- Born: December 19, 1888 Lexington, Kentucky, United States
- Died: March 22, 1962 (aged 73) Lexington, Kentucky, United States
- Resting place: Lexington Cemetery
- Education: Princeton University
- Occupations: Farmer, racehorse owner/breeder, racetrack owner/executive, philanthropist
- Known for: Beaumont Farm, Keeneland
- Board member of: Keeneland
- Spouses: Martha Sharkey Withers (1889–1922); Genevieve Morgan Molloy (1897–1987);
- Children: 6
- Honors: Keeneland Mark of Distinction (1968) U.S. Racing Hall of Fame - Pillars of the Turf (2018)

= Hal Price Headley =

Farmer, racehorse owner/breeder, racetrack owner/executive, philanthropist

Hal Price Headley (December 19, 1888 - March 22, 1962) was an American owner and breeder of Thoroughbred racehorses and a founder of Keeneland who served as the race track's president from 1935 to 1951. He owned the 4,000 acre Beaumont Farm on Harrodsburg Road at the western edge of Lexington, Kentucky as well as the 15,000-acre Pinebloom Plantation in Baker County, Georgia.

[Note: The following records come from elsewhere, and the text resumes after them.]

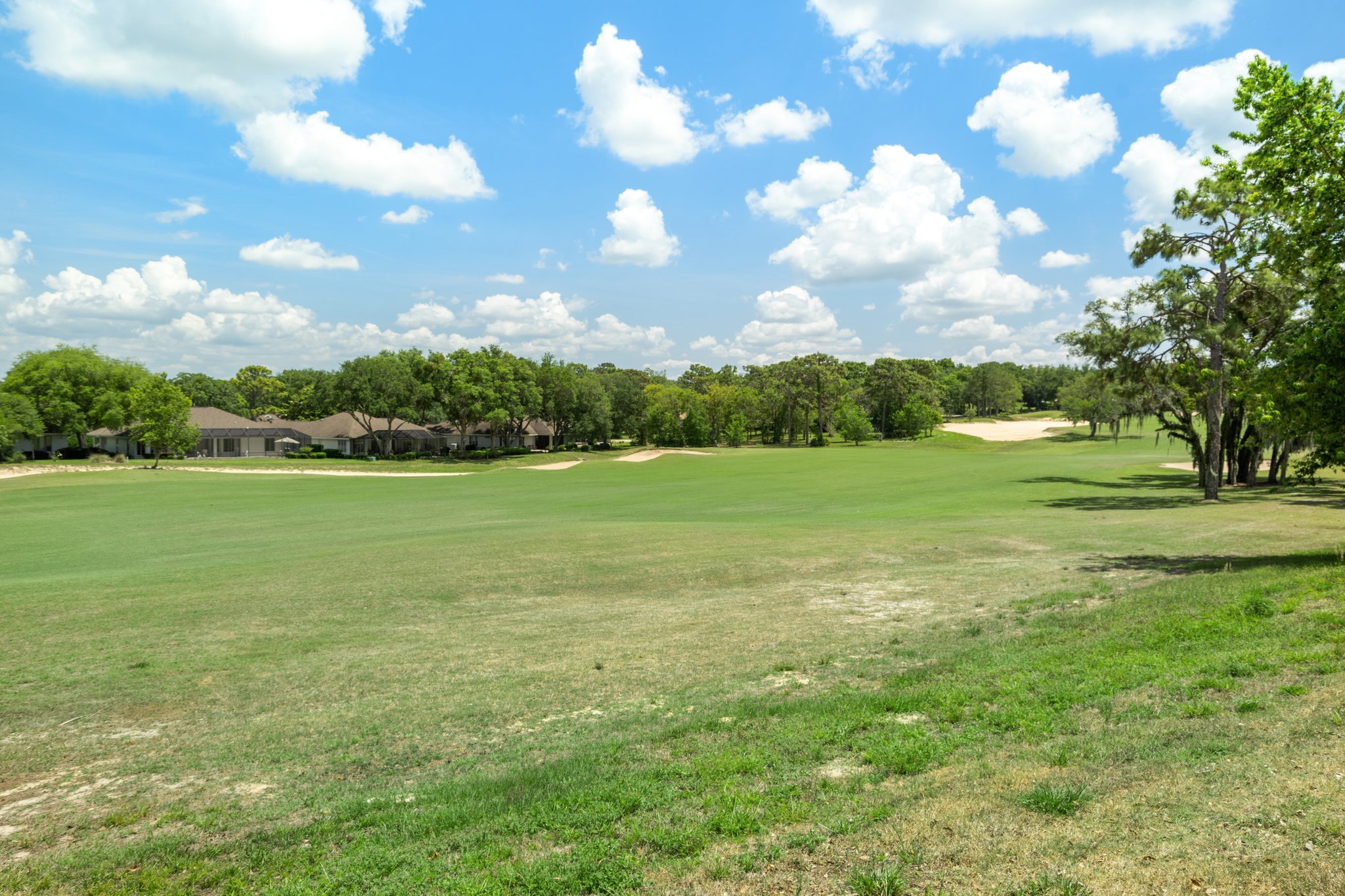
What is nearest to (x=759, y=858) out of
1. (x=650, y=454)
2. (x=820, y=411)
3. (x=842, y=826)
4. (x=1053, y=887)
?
(x=842, y=826)

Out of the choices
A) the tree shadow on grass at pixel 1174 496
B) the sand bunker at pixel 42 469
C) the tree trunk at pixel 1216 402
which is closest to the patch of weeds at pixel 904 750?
the tree shadow on grass at pixel 1174 496

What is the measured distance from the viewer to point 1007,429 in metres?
122

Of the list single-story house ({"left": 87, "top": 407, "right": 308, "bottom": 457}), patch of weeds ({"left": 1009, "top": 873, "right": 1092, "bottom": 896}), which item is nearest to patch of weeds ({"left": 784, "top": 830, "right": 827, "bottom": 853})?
patch of weeds ({"left": 1009, "top": 873, "right": 1092, "bottom": 896})

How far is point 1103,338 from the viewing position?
40125mm

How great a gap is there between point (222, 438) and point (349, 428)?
1682 centimetres

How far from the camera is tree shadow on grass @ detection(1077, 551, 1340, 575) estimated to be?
15461 millimetres

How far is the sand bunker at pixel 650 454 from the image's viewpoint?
8478 centimetres

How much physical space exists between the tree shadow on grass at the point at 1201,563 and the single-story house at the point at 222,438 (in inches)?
4176

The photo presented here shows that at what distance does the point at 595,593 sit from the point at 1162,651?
10.9m

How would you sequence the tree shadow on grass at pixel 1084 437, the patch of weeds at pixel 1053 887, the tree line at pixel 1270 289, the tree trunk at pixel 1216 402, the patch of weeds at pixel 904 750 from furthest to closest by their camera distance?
the tree shadow on grass at pixel 1084 437, the tree trunk at pixel 1216 402, the tree line at pixel 1270 289, the patch of weeds at pixel 904 750, the patch of weeds at pixel 1053 887

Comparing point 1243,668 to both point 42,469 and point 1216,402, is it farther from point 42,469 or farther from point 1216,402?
point 42,469

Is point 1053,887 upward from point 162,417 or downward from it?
downward

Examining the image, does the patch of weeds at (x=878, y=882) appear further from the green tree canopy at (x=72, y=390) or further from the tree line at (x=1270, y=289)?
the green tree canopy at (x=72, y=390)

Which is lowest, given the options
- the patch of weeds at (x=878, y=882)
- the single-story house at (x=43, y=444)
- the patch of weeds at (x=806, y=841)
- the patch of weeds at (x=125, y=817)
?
the patch of weeds at (x=125, y=817)
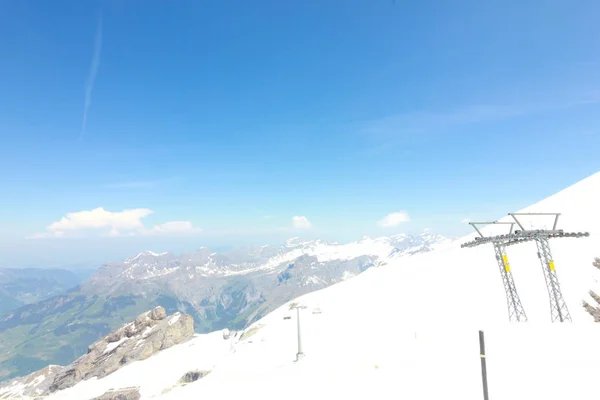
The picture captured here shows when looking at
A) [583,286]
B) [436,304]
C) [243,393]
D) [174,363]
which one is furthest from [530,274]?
[174,363]

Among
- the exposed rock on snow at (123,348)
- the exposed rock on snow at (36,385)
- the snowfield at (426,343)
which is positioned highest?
the snowfield at (426,343)

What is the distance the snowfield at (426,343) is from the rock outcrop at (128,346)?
4.82 m

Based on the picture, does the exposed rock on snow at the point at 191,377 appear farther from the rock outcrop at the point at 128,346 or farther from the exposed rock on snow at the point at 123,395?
the rock outcrop at the point at 128,346

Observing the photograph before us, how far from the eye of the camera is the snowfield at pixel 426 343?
44.0 feet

Hal Price Headley was one of those profiled by racing historian Edward L. Bowen in his 2003 book Legacies of the Turf : A Century of Great Thoroughbred Breeders.

In 2018, Hal Price Headley was posthumously inducted into the National Museum of Racing and Hall of Fame as one of the "Pillars of the Turf". The honor is for those "who have made extraordinary contributions to Thoroughbred racing in a leadership or pioneering capacity at the highest national level."